Problem requirements:
Reproduce all records below exactly.

Start of Exercise data

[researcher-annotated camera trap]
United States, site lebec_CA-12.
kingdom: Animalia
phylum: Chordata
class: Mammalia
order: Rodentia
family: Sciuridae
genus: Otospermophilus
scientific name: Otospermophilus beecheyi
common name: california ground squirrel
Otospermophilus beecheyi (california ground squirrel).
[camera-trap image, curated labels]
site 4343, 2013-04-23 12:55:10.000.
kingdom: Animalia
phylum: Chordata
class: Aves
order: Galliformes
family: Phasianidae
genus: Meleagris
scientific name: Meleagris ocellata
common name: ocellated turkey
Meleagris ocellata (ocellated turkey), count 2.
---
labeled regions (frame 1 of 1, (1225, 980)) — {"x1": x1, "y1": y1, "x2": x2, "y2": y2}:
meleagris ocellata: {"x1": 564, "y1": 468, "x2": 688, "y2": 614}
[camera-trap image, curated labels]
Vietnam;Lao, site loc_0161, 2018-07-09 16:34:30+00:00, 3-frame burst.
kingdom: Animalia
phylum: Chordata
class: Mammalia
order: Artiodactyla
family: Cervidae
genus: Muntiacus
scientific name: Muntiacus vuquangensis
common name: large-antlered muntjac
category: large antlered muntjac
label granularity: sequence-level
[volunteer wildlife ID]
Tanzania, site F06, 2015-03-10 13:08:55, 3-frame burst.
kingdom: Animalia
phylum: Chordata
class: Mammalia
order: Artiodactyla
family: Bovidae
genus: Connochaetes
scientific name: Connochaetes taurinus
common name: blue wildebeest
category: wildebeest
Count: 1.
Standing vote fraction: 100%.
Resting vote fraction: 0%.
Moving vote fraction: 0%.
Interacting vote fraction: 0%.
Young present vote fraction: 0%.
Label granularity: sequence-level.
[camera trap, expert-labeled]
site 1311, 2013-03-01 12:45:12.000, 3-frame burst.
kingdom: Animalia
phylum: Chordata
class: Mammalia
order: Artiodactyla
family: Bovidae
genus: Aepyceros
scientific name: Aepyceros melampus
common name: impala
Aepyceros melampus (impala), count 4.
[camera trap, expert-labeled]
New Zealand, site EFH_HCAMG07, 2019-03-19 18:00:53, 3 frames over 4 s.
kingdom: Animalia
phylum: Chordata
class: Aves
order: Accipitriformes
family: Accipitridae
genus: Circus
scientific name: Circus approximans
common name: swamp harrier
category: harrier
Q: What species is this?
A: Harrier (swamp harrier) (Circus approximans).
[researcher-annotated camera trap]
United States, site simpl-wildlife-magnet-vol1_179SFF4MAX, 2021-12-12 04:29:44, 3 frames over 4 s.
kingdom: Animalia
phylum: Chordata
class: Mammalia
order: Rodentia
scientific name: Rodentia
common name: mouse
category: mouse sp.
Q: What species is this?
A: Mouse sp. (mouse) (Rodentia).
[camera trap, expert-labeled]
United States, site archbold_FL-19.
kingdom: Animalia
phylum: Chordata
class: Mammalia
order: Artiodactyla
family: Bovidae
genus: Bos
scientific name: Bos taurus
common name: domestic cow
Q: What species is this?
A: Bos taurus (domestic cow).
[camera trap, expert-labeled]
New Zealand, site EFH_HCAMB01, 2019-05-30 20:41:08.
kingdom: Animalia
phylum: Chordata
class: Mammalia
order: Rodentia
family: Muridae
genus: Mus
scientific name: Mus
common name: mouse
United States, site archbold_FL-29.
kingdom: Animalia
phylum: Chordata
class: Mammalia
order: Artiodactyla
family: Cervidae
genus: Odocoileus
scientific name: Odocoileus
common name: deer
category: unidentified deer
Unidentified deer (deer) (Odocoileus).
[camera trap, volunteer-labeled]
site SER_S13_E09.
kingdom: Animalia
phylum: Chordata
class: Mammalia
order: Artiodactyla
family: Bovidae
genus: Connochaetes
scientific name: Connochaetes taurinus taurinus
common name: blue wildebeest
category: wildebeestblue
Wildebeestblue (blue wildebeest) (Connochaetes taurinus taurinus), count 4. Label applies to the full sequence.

End of Exercise data

Problem solution:
[researcher-annotated camera trap]
United States, site lebec_CA-12.
kingdom: Animalia
phylum: Chordata
class: Mammalia
order: Rodentia
family: Sciuridae
genus: Otospermophilus
scientific name: Otospermophilus beecheyi
common name: california ground squirrel
Otospermophilus beecheyi (california ground squirrel).
[camera-trap image, curated labels]
site 4343, 2013-04-23 12:55:10.000.
kingdom: Animalia
phylum: Chordata
class: Aves
order: Galliformes
family: Phasianidae
genus: Meleagris
scientific name: Meleagris ocellata
common name: ocellated turkey
Meleagris ocellata (ocellated turkey), count 2.
---
labeled regions (frame 1 of 1, (1225, 980)) — {"x1": x1, "y1": y1, "x2": x2, "y2": y2}:
meleagris ocellata: {"x1": 564, "y1": 468, "x2": 688, "y2": 614}
[camera-trap image, curated labels]
Vietnam;Lao, site loc_0161, 2018-07-09 16:34:30+00:00, 3-frame burst.
kingdom: Animalia
phylum: Chordata
class: Mammalia
order: Artiodactyla
family: Cervidae
genus: Muntiacus
scientific name: Muntiacus vuquangensis
common name: large-antlered muntjac
category: large antlered muntjac
label granularity: sequence-level
[volunteer wildlife ID]
Tanzania, site F06, 2015-03-10 13:08:55, 3-frame burst.
kingdom: Animalia
phylum: Chordata
class: Mammalia
order: Artiodactyla
family: Bovidae
genus: Connochaetes
scientific name: Connochaetes taurinus
common name: blue wildebeest
category: wildebeest
Count: 1.
Standing vote fraction: 100%.
Resting vote fraction: 0%.
Moving vote fraction: 0%.
Interacting vote fraction: 0%.
Young present vote fraction: 0%.
Label granularity: sequence-level.
[camera trap, expert-labeled]
site 1311, 2013-03-01 12:45:12.000, 3-frame burst.
kingdom: Animalia
phylum: Chordata
class: Mammalia
order: Artiodactyla
family: Bovidae
genus: Aepyceros
scientific name: Aepyceros melampus
common name: impala
Aepyceros melampus (impala), count 4.
[camera trap, expert-labeled]
New Zealand, site EFH_HCAMG07, 2019-03-19 18:00:53, 3 frames over 4 s.
kingdom: Animalia
phylum: Chordata
class: Aves
order: Accipitriformes
family: Accipitridae
genus: Circus
scientific name: Circus approximans
common name: swamp harrier
category: harrier
Q: What species is this?
A: Harrier (swamp harrier) (Circus approximans).
[researcher-annotated camera trap]
United States, site simpl-wildlife-magnet-vol1_179SFF4MAX, 2021-12-12 04:29:44, 3 frames over 4 s.
kingdom: Animalia
phylum: Chordata
class: Mammalia
order: Rodentia
scientific name: Rodentia
common name: mouse
category: mouse sp.
Q: What species is this?
A: Mouse sp. (mouse) (Rodentia).
[camera trap, expert-labeled]
United States, site archbold_FL-19.
kingdom: Animalia
phylum: Chordata
class: Mammalia
order: Artiodactyla
family: Bovidae
genus: Bos
scientific name: Bos taurus
common name: domestic cow
Q: What species is this?
A: Bos taurus (domestic cow).
[camera trap, expert-labeled]
New Zealand, site EFH_HCAMB01, 2019-05-30 20:41:08.
kingdom: Animalia
phylum: Chordata
class: Mammalia
order: Rodentia
family: Muridae
genus: Mus
scientific name: Mus
common name: mouse
United States, site archbold_FL-29.
kingdom: Animalia
phylum: Chordata
class: Mammalia
order: Artiodactyla
family: Cervidae
genus: Odocoileus
scientific name: Odocoileus
common name: deer
category: unidentified deer
Unidentified deer (deer) (Odocoileus).
[camera trap, volunteer-labeled]
site SER_S13_E09.
kingdom: Animalia
phylum: Chordata
class: Mammalia
order: Artiodactyla
family: Bovidae
genus: Connochaetes
scientific name: Connochaetes taurinus taurinus
common name: blue wildebeest
category: wildebeestblue
Wildebeestblue (blue wildebeest) (Connochaetes taurinus taurinus), count 4. Label applies to the full sequence.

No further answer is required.